Thread: Finding intersection points of two ellipses (Using C program)

Today i am going find out solution of two ellipses intersection points using C programming but i am not find out know idea, I solved using geometry equation substitute method but i am not unable to do same thing in C programming please help me .I am talking example as following two ellipses
(x^2)/4+y^2=1 ,
((x-2)^2)/4+y^2=1
please give me any suggestion so i will proceed head.

What have you tried to do in C?

What grumpy was asking you to do is provide an effort.

We already know what you want.

Read the site's homework policy, here. This is not a free code factory. If you want help, demonstrate a genuine effort to solve your problem on your own - with code. Then people might consider helping you with specific problems you have encountered.

But, then again, from your behaviour, what you seek is someone to write the code for you, rather than doing it yourself. That won't happen.

Originally Posted by grumpy

We already know what you want.

Read the site's homework policy, here. This is not a free code factory. If you want help, demonstrate a genuine effort to solve your problem on your own - with code. Then people might consider helping you with specific problems you have encountered.

But, then again, from your behaviour, what you seek is someone to write the code for you, rather than doing it yourself. That won't happen.

Today i tried following is my code :

Code:

#include<stdio.h>
#include<math.h>


int intersection(float,float,float,float,float,float,float,float);
int main()
{
    int x1,y1,a1,b1,x2,y2,a2,b2;
    int ret;
//    ret=intersection(x1,y1,a1,b1,x2,y2,a2,b2);
    ret=intersection(2,2,2,1,7,2,2,1);
    if(ret==1)
        printf("Two ellipses are intersect\n");
    else
        printf("Two ellipses are not intersect\n");




    return 0;
    
}






int intersection(float x1,float y1,float a1,float b1,float x2,float y2,float a2,float b2)
{
    float x,y;
    float z;
    x=(1/(a2*b1-a1*b2)*(a2*b1-a1*b2))*(-sqrt(-(a1*a1*a2*a2)*(y1-y2)*(y1-y2)*(a2*b1-a1*b2)*(a2*b1-a1*b2)));
    y=(1/(a2*b1-a1*b2)*(a2*b1-a1*b2))*((a1*a1*b2*b2*x2)-(a1*a2*b1*b2*x1)-(a1*a2*b1*b2*x2)+(a2*a2*b1*b1*x1));
    z=(1/(a2*b1-a1*b2)*(a2*b1-a1*b2));
    printf("result of intersection is %f   and %f   and  %f",x,y,z);


    return 1;
}

after compiling it giving following output:
result of intersection is -nan and -nan and -nanTwo ellipses are intersect

I am getting -nan as output why i am not understand
please help me

Check to see if you are dividing by 0.
^^^^
| PROBLEMS AND TASKS |
- A) Reproduce word for word the part of the ellipse thread starting with "after compiling it" and going on through "dividing by 0.".
- B) Rewrite the paragraph of the ellipse thread that begins "Read the site's homework policy, here" as a shorter summary that keeps its main points.
- C) In the ellipse thread, what does the last reply suggest checking?
The data that follow have no connection to the ellipse thread.

| DATASET EXTRACT |
^^^^
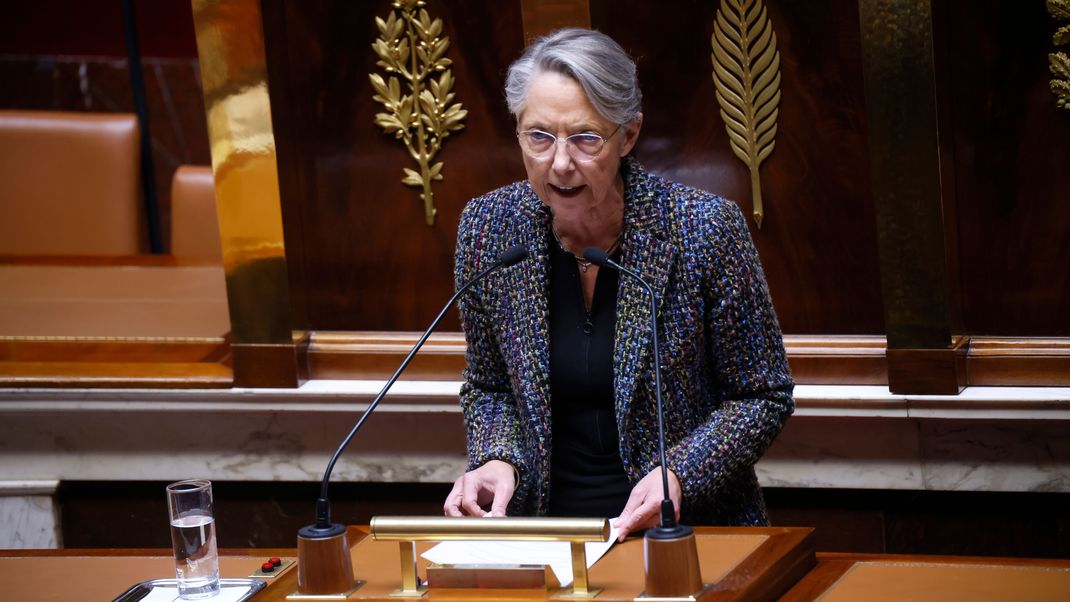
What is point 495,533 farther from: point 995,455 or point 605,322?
^^^^
| RESPONSE LIST |
- A)
after compiling it giving following output:
result of intersection is -nan and -nan and -nanTwo ellipses are intersect

I am getting -nan as output why i am not understand
please help me

Check to see if you are dividing by 0.

- B) The poster is referred to the site's homework policy, since the site does not write code for free. To get help, the poster must first show a genuine attempt to solve the problem alone, with code. Others might then help with the specific problems that come up.

- C) Whether the code is dividing by 0.